Lemon Verbena Panna Cotta                Yield: 6 4-ounce servings
½ cup whole milk
2 teaspoons plain powdered gelatin (I use Know brand)
¼ cup granulated sugar
½ cup fresh lemon verbena leaves, rinsed and spun or patted dry 
2 ½ cups heavy cream

8-10 fresh strawberries, rinsed, tops removed and quartered

2 tablespoons granulated sugar

6 lemon verbena leaves and additional to garnish

  1. Have 6 small dessert dishes or ramekins on the ready.
  2. Place milk in a medium bowl. Sprinkle the gelatin over surface of milk.
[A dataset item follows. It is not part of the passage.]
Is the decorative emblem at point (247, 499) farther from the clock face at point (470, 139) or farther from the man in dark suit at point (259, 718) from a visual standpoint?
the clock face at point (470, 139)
Set aside to bloom.
  3. Combine the sugar, lemon verbena leaves and cream in a sauce pan. Place over medium heat, stirring to dissolve sugar and to infuse cream with lemon verbena.
  4.  When cream comes to a simmer, turn off the heat and allow to steep for 15 minutes. Return cream to simmer. Pour cream mixture through strainer into bowl with milk and gelatin. Stir to dissolve gelatin. Pour mixture into another bowl through a strainer to remove any bits of undissolved gelatin.Transfer mixture to the dessert dishes or ramekins. Place dishes in the refrigerator to chill for 4-6 hours. When the panna cottas are set, cover with plastic wrap if not serving same day. 
  5. In a small bowl, toss the quartered strawberries with the 2 tablespoons sugar and the 6 lemon verbena leaves, gently crushing the leaves with the back of the spoon. Set aisde for about 15 minutes. Store leftovers in the refrigerator. 
  6. To serve, spoon some of the strawberries over the panna cottas and garnish with a lemon verbena leaf. Enjoy!